Donde nacen las galaxias

Científicos internacionales y el IAC descubren que las más grandes del Universo se desarrollan en nubes cósmicas de gas frío

03.12.2016 | 00:04
Donde nacen las galaxias

Un equipo científico internacional en el que participa el IAC ha descubierto que las galaxias más grandes del Universo se desarrollan en nubes cósmicas de gas frío. El hallazgo, que ha sido posible usando radiotelescopios en Australia y en EEUU, se publicó ayer en la revista Science. Las galaxias se suelen agrupar en cúmulos, enormes esferas compuestas por miles de millones de estos objetos, y en cuyo interior residen las galaxias más grandes del Universo. Hasta ahora los científicos creían que estas supergalaxias se formaban de galaxias más pequeñas que se iban acercando y fusionando por acción de la gravedad.

Bjorn Emonts, primer autor del artículo e investigador del Centro de Astrobiología (CAB), centro mixto del CSIC y el Instituto Nacional de Técnica Aeroespacial (INTA), en Madrid asegura que "en el Universo cercano vemos las galaxias fusionarse y esperábamos observar la formación de las supergalaxias de esa misma manera en el universo temprano o distante". Para ello, apuntaron los radiotelescopios hacia un cúmulo embrionario situado a 10 mil millones de años luz, en cuyo interior está formándose la galaxia gigante Spiderweb (telaraña, en inglés), y descubrieron una nube de gas muy frío donde las galaxias estaban fusionándose. La enorme nube, de 100 mil millones de veces la masa del Sol, está compuesta principalmente por moléculas de hidrógeno, el material elemental del que se originan las estrellas y galaxias. Estudios previos ya habían descubierto la misteriosa aparición de miles de millones de estrellas jóvenes a lo largo de Spiderweb y, por eso, ahora se cree que esta súper galaxia se condensa directamente de la nube de gas frío.

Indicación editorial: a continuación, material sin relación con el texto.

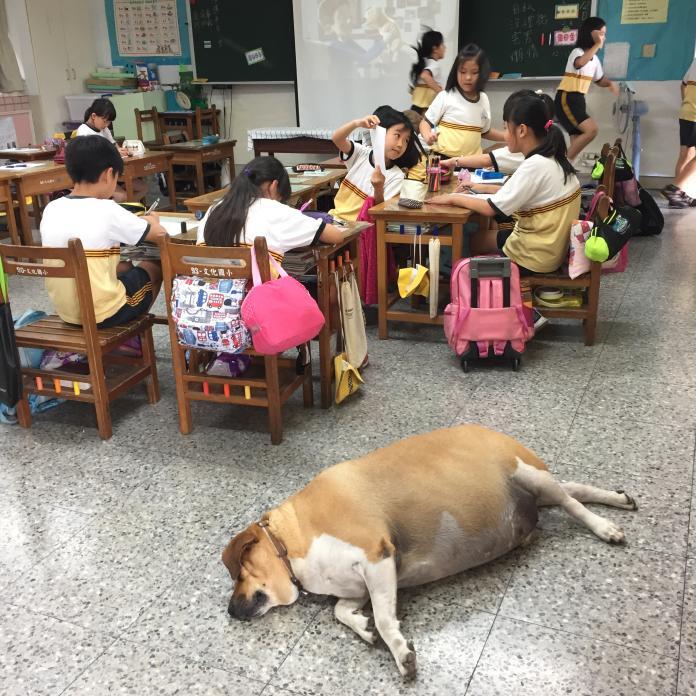 超人氣校犬「<b>小白襪</b>」生病了 手術後要做這件事......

En lugar de observar el hidrógeno directamente, lo hicieron a través del monóxido de carbono, un gas trazador más fácil de detectar. Matthew Lehnert, segundo autor del artículo e investigador del Instituto de Astrofísica de París asegura que "es sorprendente lo frío que debe de estar ese gas, a unos 200 grados bajo cero. Esperábamos un montón de galaxias colapsando y calentando el gas y por eso creíamos que el monóxido de carbono sería difícil de detectar". Sin embargo, combinando los interferómetros VLA (Very Large Array), en Nuevo México (EEUU), y el ATCA (Australia Telescope Compact Array), en Australia, pudieron observarlo y descubrieron que la mayoría del monóxido de carbono no se encontraba en las galaxias pequeñas. "Con VLA solo vemos el gas de la galaxia central, que supone un tercio de todo el monóxido de carbono detectado con el ATCA. Éste, más sensible para la observación de grandes estructuras, nos reveló un área de 70 kilopársecs (200.000 años luz) de monóxido de carbono alrededor de la misma, poblada por esas galaxias vecinas más pequeñas. Gracias a ambos interferómetros, descubrimos la nube de gas cósmico enmarañada entre ellas.", detalla Helmut Dannerbauer, del IAC.